Stablecoins continue to face challenges in maintaining their peg during volatile market periods, according to a recent report by CoinGecko. The March 2023 banking crisis, which raised concerns about deposits at Silvergate and Signature Bank, highlighted this issue.

Yet, despite past struggles, established stablecoins like Tether USD (USDT), USD Coin (USDC), and DAI have shown improved ability to maintain their $1 peg.

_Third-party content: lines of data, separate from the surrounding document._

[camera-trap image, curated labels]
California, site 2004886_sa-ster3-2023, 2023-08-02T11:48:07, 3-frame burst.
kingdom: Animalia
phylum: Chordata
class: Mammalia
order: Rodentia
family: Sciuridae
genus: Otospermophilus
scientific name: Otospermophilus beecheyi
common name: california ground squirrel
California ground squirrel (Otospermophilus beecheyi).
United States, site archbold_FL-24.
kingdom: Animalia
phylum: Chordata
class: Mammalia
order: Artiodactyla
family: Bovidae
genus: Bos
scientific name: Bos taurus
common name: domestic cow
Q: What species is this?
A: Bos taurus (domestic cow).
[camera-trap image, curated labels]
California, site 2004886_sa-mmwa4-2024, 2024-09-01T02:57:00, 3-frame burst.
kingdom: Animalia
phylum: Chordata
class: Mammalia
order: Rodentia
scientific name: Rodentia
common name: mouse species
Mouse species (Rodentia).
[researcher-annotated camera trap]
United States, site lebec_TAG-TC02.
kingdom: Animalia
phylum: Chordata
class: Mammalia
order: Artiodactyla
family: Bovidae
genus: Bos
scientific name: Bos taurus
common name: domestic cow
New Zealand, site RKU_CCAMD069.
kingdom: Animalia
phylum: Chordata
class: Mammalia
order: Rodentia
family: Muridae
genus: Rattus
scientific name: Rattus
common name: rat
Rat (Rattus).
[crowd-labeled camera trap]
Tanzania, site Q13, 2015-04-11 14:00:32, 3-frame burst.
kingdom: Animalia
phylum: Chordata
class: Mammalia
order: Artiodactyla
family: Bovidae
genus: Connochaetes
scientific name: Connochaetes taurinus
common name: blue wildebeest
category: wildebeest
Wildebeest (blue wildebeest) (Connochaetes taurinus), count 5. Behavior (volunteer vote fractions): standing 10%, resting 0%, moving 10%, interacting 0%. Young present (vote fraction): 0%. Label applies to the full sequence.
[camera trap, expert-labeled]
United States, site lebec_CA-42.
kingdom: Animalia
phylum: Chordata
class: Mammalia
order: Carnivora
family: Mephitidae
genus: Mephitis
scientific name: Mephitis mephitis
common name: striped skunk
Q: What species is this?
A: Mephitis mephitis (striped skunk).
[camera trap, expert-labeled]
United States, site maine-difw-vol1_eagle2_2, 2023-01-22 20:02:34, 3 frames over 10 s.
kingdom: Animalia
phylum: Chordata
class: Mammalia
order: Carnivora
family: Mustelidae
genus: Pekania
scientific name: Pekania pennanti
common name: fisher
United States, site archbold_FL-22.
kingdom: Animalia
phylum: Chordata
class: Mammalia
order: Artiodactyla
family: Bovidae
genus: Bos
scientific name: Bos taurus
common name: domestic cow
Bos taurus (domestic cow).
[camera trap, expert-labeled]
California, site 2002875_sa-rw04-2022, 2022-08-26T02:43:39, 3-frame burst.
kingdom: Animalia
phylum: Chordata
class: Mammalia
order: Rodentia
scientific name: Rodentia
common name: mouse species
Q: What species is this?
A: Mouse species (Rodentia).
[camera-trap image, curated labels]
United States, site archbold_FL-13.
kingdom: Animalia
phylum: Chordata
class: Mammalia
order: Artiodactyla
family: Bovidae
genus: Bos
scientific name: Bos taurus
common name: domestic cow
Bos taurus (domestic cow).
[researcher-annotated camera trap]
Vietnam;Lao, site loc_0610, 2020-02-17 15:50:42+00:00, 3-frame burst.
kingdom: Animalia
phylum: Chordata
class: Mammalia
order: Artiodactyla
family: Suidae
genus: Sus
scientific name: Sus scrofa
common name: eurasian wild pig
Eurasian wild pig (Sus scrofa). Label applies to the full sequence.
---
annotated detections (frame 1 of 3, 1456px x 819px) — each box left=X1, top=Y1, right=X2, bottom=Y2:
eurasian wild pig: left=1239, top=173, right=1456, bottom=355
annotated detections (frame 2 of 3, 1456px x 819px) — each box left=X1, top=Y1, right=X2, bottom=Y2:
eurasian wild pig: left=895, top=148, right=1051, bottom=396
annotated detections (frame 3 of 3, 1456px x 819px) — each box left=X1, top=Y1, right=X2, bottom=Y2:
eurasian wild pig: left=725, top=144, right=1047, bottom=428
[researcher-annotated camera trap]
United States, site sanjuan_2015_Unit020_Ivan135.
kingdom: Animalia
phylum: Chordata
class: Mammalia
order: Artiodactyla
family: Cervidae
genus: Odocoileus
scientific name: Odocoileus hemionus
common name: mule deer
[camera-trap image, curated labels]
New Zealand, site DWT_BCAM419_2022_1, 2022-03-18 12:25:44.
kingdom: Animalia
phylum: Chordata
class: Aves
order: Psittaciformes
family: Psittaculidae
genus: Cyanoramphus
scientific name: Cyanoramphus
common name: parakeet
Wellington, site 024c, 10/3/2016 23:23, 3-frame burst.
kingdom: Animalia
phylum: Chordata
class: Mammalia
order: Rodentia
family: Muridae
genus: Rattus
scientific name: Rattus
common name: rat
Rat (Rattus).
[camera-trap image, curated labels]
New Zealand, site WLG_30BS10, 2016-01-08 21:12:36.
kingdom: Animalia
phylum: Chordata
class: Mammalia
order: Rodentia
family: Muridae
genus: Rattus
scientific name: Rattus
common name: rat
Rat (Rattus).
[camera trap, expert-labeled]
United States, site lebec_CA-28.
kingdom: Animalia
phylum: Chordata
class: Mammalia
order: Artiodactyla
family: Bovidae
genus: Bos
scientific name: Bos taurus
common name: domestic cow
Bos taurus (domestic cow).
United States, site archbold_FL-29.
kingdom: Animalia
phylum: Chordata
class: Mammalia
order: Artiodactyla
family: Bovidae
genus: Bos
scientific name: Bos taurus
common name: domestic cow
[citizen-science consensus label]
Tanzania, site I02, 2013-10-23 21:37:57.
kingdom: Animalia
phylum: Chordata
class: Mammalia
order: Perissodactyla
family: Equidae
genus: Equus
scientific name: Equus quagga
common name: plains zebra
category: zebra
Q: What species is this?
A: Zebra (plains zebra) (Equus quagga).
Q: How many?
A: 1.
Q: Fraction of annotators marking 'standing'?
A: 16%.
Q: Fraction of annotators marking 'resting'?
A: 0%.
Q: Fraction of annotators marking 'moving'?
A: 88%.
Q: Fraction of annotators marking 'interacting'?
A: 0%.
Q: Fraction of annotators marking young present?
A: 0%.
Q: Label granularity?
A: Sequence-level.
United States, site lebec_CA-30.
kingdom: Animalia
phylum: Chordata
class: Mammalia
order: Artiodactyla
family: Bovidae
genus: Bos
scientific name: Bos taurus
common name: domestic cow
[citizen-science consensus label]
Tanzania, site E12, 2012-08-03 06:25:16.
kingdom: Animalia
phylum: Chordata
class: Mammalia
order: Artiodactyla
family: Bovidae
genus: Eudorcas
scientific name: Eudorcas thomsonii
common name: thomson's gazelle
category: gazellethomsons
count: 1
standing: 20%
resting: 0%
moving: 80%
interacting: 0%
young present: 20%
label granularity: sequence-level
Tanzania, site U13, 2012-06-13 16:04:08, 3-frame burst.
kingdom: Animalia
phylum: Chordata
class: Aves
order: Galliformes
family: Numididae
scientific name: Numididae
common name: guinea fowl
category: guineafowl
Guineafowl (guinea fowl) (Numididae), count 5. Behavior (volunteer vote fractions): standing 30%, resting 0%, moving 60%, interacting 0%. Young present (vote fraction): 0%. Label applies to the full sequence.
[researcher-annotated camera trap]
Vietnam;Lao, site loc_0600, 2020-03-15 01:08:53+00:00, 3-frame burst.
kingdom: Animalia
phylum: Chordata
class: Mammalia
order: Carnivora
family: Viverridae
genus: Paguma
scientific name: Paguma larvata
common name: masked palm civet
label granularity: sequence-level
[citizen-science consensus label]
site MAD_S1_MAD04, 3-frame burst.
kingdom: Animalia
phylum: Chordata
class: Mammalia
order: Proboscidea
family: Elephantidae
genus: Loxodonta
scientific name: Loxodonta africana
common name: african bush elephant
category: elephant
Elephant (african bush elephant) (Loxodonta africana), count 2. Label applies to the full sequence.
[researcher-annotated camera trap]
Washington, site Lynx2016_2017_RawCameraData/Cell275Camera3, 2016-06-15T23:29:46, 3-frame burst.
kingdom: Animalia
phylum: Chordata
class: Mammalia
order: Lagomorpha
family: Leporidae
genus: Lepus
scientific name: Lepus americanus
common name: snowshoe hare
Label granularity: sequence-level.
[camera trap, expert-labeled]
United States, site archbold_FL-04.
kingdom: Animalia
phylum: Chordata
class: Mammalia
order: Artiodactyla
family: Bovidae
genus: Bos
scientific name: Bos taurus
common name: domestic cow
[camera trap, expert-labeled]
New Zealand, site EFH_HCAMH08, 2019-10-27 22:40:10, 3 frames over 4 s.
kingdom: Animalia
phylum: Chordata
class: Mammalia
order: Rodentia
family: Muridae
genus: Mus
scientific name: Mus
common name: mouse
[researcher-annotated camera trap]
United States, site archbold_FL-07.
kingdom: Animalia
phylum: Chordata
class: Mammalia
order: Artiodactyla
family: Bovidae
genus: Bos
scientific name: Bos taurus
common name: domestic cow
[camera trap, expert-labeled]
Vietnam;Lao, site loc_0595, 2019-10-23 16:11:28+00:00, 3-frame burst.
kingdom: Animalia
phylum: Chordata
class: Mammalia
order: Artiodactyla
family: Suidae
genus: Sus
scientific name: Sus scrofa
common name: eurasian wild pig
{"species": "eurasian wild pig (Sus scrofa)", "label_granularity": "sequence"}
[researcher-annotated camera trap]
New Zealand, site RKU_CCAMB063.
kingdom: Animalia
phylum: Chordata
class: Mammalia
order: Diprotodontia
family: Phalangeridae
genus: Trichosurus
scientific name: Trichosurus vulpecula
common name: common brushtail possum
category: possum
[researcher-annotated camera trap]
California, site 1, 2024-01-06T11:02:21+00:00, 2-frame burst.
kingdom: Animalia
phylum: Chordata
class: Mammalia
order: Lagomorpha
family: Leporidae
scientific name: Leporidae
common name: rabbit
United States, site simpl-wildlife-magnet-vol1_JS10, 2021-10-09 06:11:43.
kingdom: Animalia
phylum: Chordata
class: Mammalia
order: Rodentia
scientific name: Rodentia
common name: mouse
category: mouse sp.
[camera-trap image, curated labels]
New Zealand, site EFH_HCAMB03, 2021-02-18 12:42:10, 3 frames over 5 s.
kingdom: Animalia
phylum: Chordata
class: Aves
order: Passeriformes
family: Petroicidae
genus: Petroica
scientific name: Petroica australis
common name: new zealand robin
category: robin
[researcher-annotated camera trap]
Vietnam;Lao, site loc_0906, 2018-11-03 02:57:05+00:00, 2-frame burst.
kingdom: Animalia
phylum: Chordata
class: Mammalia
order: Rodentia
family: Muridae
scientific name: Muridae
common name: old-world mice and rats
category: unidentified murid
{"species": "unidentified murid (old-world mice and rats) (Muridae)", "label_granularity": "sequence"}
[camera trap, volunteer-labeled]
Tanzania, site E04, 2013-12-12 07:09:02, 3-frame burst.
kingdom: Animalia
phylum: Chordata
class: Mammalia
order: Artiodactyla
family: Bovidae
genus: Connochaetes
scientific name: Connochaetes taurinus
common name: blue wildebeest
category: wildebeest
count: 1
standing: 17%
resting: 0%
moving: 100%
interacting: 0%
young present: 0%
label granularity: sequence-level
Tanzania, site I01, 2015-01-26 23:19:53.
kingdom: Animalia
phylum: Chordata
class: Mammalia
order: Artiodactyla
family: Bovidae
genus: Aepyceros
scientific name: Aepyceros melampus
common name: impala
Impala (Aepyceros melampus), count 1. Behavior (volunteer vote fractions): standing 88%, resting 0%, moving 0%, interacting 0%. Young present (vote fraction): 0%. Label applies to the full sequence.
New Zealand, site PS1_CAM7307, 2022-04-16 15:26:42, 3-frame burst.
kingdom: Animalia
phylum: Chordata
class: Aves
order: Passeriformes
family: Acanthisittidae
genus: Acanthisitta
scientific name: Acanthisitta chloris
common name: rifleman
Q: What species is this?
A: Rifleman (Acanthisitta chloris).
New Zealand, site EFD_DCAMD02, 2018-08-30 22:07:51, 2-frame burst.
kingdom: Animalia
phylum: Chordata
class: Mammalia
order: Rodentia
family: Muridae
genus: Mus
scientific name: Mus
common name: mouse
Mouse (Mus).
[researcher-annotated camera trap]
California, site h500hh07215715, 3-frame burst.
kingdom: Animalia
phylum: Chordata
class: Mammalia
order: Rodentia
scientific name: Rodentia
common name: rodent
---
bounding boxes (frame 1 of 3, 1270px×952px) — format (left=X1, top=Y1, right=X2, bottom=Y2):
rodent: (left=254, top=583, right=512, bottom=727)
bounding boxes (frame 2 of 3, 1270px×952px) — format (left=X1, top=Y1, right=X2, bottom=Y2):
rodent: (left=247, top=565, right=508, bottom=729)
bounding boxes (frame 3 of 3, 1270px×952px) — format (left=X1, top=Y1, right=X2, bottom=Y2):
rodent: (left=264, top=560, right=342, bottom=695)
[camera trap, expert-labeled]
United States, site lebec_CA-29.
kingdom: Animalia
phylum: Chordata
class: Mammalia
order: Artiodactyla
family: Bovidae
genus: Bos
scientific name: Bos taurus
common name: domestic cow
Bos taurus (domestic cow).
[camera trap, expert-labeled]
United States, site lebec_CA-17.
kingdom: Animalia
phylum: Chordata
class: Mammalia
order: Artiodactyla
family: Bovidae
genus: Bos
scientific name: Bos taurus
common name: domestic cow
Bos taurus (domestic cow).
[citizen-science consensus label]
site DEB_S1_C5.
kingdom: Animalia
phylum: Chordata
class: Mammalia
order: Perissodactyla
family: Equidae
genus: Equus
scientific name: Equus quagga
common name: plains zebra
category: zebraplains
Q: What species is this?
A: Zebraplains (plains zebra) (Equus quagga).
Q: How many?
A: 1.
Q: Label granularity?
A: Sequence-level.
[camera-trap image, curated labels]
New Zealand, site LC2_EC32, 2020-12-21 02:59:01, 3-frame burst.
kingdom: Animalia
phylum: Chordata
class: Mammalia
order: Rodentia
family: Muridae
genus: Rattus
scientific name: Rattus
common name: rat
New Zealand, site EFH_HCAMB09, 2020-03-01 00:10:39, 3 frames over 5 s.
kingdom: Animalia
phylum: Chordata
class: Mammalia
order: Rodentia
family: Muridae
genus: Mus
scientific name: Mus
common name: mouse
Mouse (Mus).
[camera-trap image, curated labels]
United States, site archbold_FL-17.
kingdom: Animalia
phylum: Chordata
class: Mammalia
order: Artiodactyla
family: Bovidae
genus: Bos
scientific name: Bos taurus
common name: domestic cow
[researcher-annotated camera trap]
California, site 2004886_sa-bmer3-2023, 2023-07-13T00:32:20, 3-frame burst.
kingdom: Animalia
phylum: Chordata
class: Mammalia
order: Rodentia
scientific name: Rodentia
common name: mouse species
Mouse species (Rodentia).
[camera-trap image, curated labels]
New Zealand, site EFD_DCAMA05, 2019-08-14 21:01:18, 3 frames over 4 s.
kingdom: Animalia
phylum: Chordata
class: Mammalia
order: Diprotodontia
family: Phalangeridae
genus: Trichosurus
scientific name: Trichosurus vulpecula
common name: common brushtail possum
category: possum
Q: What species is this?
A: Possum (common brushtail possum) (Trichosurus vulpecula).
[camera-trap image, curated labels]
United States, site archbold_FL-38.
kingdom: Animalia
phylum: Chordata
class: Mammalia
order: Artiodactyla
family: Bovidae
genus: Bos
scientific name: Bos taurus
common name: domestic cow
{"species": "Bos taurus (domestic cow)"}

However, newer and partially algorithmic stablecoins such as USDD and FRAX remain more volatile, relying on market arbitrage for peg retention.

Raising dominance during tough times

Although the dollar peg might be shaken during bearish periods, stablecoin dominance typically increases during these conditions.

As of August 1, 2024, stablecoins accounted for 8.2% of the total crypto market cap, up from approximately 2% in early 2020. This means they managed to grow even during the deep bear market registered between 2022 and 2023.

The total market cap of the top 10 fiat-pegged stablecoins has seen significant growth. From January 2020 to March 2022, it increased by 3,121.7%, rising from $5 billion to $181.7 billion.

Notably, the total market cap of stablecoins managed to recover from the Terra USD (UST) collapse registered in May 2022, as it has risen from $119.1 billion in November 2023 to $161.2 billion as of August 2024.

Strong USDT dominance

USDT, USDC, and DAI dominate the stablecoin market, comprising 94% of the total market cap. USDT has solidified its position with a 70.3% market share, while USDC’s share has declined since the March 2023 US banking crisis.

The top 10 stablecoins have 8.7 million holders, with USDT, USDC, and DAI accounting for 97.1% of them. USDT leads with over 5.8 million wallets, more than double its closest competitor, USDC.

Additionally, commodity-backed stablecoins have also gained traction, reaching a market cap of $1.3 billion as of August 1, 2024. Tether Gold (XAUT) and PAX Gold (PAXG) make up 78% of this segment, which has grown 212x since 2020.

However, commodity-backed stablecoins still only account for 0.8% of their fiat-backed pairs in market cap.